EXPLORE THE MATERIAL
1. Do these statements agree with the PDF-Net page? Answer yes or no for each and quote the words of the page that decide it. (a) The framework combines MR images with EBV DNA tabular data. (b) Supplementary material was submitted with the paper. (c) In clinical datasets, early-stage cases are overrepresented.
2. Transcribe the part of the PDF-Net page that opens with the words containing "Links to Paper" and closes with "to the Dataset(s)".
3. On the PDF-Net page, what accuracy does the approach reach for T1C images?

TEXT SEGMENT
List of Papers Browse by Subject Areas Author List
Abstract
Accurate T-staging classification of nasopharyngeal carcinoma (NPC) is crucial for guiding individualized treatment strategies and predicting patient prognosis. However, this task remains challenging due to the limitations of unimodal approaches, which often fail to capture the full complexity of NPC progression, and the severe class imbalance in clinical datasets, where early-stage cases (T1 / T2 stage) are significantly underrepresented. In this paper, we propose a Prototype-Aware Dynamic Fusion Network (PDF-Net), a novel multimodal framework that integrates MR images with Epstein-Barr virus (EBV) DNA tabular data to improve NPC T-staging classification. Our framework introduces two key components: (1) the Dynamic Multi-Modal Alignment (DMMA) module, which aligns MR imaging features with EBV DNA data to capture complementary information across modalities, and (2) the Optimal Prototype-Aware Transport (OPAT) module, which incorporates a Prototypical Constraint to enhance the representation of T2-staging features and mitigate class imbalance. To the best of our knowledge, PDF-Net is the first framework to leverage EBV DNA data as an auxiliary tool for T-staging classification, significantly improving accuracy and robustness. Experimental results in a real clinical dataset demonstrate that our approach outperforms state-of-the-art methods, achieving an accuracy of 0.8006 ± 0.0488 and an AUC of 0.8191 ± 0.0551 for T1C images, highlighting its potential to advance NPC diagnosis and personalized treatment strategies.
Links to Paper and Supplementary Materials
Main Paper (Open Access Version): https://papers.miccai.org/miccai-2025/paper/3748_paper.pdf
SharedIt Link: Not yet available
SpringerLink (DOI): Not yet available
Supplementary Material: Not Submitted
Link to the Code Repository
N/A
Link to the Dataset(s)
N/A
BibTex
@InProceedings{LuWan_PDFNet_MICCAI2025,
author = { Lu, Wantong and Han, Xu and Wei, Yibo and Ye, Zanting and Lu, Lijun},
title = { { PDF-Net: Prototype-Aware Dynamic Fusion Network for Nasopharyngeal Carcinoma T-staging Classification with Epstein-Barr Virus DNA } },
booktitle = {proceedings of Medical Image Computing and Computer Assisted Intervention -- MICCAI 2025},
year = {2025},
publisher = {Springer Nature Switzerland},
volume = {LNCS 15960},
month = {September},
page = {485 -- 494}
}
Reviews
Review #1
- Please describe the contribution of the paper
The main contribution of this paper is the development of PDF-Net, a multi-modal framework that integrates MR images with EBV DNA tabular data for NPC T-staging classification. The method includes two innovative components: (1) The Dynamic Multi-Modal Alignment module, which aligns MR image features with EBV DNA data to capture complementary information across modalities. (2) The Optimal Prototype-Aware Transport module, which incorporates a Prototypical Constraint to address class imbalance, particularly for underrepresented T2-stage cases.

DATA RECORDS
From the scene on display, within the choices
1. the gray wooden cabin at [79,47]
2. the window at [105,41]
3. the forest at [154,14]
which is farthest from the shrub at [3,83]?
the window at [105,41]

RESULTS
1.
(a) Yes: "integrates MR images with Epstein-Barr virus (EBV) DNA tabular data"
(b) No: "Supplementary Material: Not Submitted"
(c) No: "early-stage cases (T1 / T2 stage) are significantly underrepresented"

2.
Links to Paper and Supplementary Materials
Main Paper (Open Access Version): https://papers.miccai.org/miccai-2025/paper/3748_paper.pdf
SharedIt Link: Not yet available
SpringerLink (DOI): Not yet available
Supplementary Material: Not Submitted
Link to the Code Repository
N/A
Link to the Dataset(s)

3. 0.8006 ± 0.0488